# Job
Lay out these lines as a Markdown table with the columns "No." and "Line", one numbered row per line, skipping any blank lines.

-- start Materials provided --

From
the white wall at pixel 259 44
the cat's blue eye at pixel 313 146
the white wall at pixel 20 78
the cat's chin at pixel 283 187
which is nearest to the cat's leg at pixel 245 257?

-- end Materials provided --

# Finished answer
| No. | Line |
|---|---|
| 1 | From |
| 2 | the white wall at pixel 259 44 |
| 3 | the cat's blue eye at pixel 313 146 |
| 4 | the white wall at pixel 20 78 |
| 5 | the cat's chin at pixel 283 187 |
| 6 | which is nearest to the cat's leg at pixel 245 257? |